=== Texto proporcionado ===

La inmediatez económica del mercado genera cambios sobre la visión de la sociedad que nos sustenta. En una sociedad cada vez más competitiva, los proyectos familiares se van convirtiendo en competidores por el tiempo disponible que se precisa para mantener el tono en el mercado. Esto conlleva a una visión contrapuesta entre familia y empresa.
Las decisiones del proyecto personal, en suma, acaban condicionadas por las del proyecto profesional. Esto implica irremediablemente que un proyecto personal tiene un coste que debe ser racionalmente estimado.
De igual manera que un planifica al adquisición de una vivienda, en el mejor de los casos, las parejas planifican su proyecto de vida internalizando estas condiciones del mercado. Cuándo formar una familia, cuándo tener hijos y cuántos, qué tipo de vida familiar desean tener, pasan a ser cuestiones en las que la empresa está presente de forma inadvertida y obligada. En la mítica y alegórica escena cinematográfica de Woody Allen en la que en el lecho conyugal se encuentran también los padres de cada uno, habría que añadirle un hueco más para la empresa.
El problema es que desde la dimensión social la pirámide demográfica muestran una compleja situación en países como España donde el futuro se ve comprometido, poniéndose en mayor relevancia la sostenibilidad del sistema de pensiones en tanto que es un sistema de reparto y no de capitalización.

=== Datos registrados ===

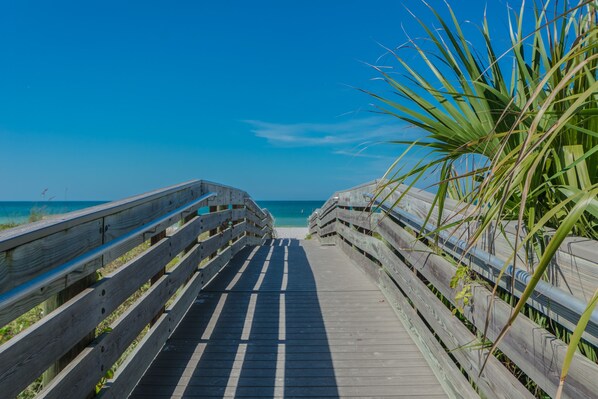 On the beach, sun-loungers, beach towels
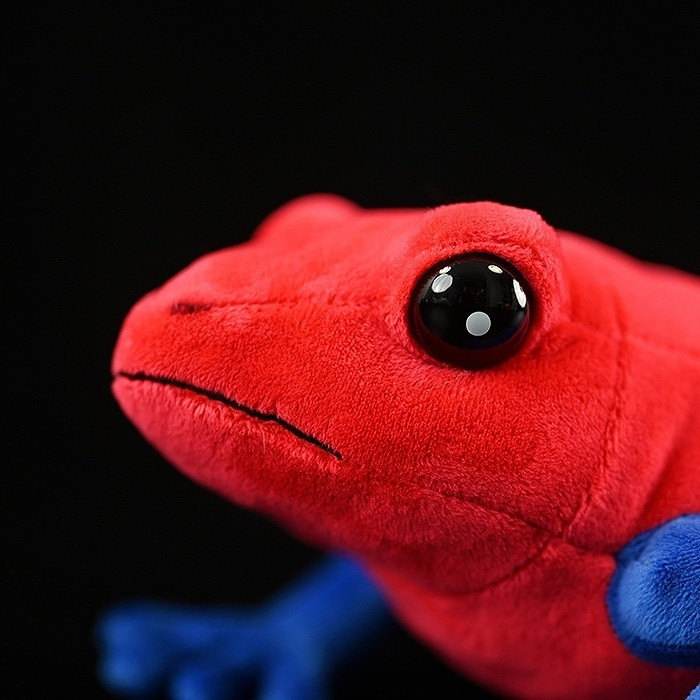 Close-up of Strawberry Poison Dart Frog plush’s face, featuring shiny black eyes and realistic details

===

◆ Problemas por resolver:
[1] Enumera, por favor, todos los tipos de proyecto que se mencionan en el texto sobre familia y empresa.
[2] Prosigue el texto sobre familia y empresa a partir de su última oración.

◆ Resultados de las tareas:
[1]
- Proyectos familiares
- Proyecto personal
- Proyecto profesional
- Proyecto de vida

[2]
Es decir, que los pensionistas reciben su prestación de los que en ese momento están trabajando y no de lo que durante su periodo laboral han estado capitalizando. Por lo tanto, una pirámide demográfica que muestra una reducción en su base, en tanto que la tasa de natalidad va en descenso, nos vaticina un futuro en el que la percepción de las pensiones se va a ser seriamente comprometida a pesar de haber devengado los derechos necesarios.
Para nuestro desarrollo económico, se ha puesto mucho énfasis en implementar políticas para la reactivación de la actividad económica y del crecimiento, en la mayoría de veces no necesariamente sostenido, pero inmediato que facilite, al menos, el rédito necesario para los horizontes cortoplacistas de una forma de hacer política más tendente a los titulares y eslóganes que a una reflexión profunda de lo que nos es común.
Así pues, poco énfasis se pone en el desarrollo de políticas sobre la familia. Más preocupados por la ola de lo políticamente correcto, todavía encerrados en debatir qué es familia, si son galgos o podencos, se nos va escapando la oportunidad de desarrollar políticas contundentes para la ayuda a las familias, como núcleo esencial en nuestra sociedad y para nuestro futuro.
Intentos hay. La Ley 39/1999 de 5 de noviembre para la conciliación de la vida familiar y laboral reflejó la necesidad de reflejar los derechos de los trabajadores para conciliar vida laboral y familiar. Esta ley recoge una serie de permisos, posibilidades de excedencias y reducciones de jornada para facilitar la conciliación. Si el mercado por sí mismo protegiera esta conciliación no hubiera sido necesario proteger algo tan esencial pero la realidad no es así.
Es así que la conciliación se sigue entendiendo como una carga en la cuenta de resultados de la empresa y no necesariamente como una inversión en recursos humanos y mucho menos como una ventaja competitiva. Sólo las grandes empresas e internacionalizadas muestran mayor propensión a desarrollar planes de conciliación familiar más allá de lo que exige estrictamente la ley.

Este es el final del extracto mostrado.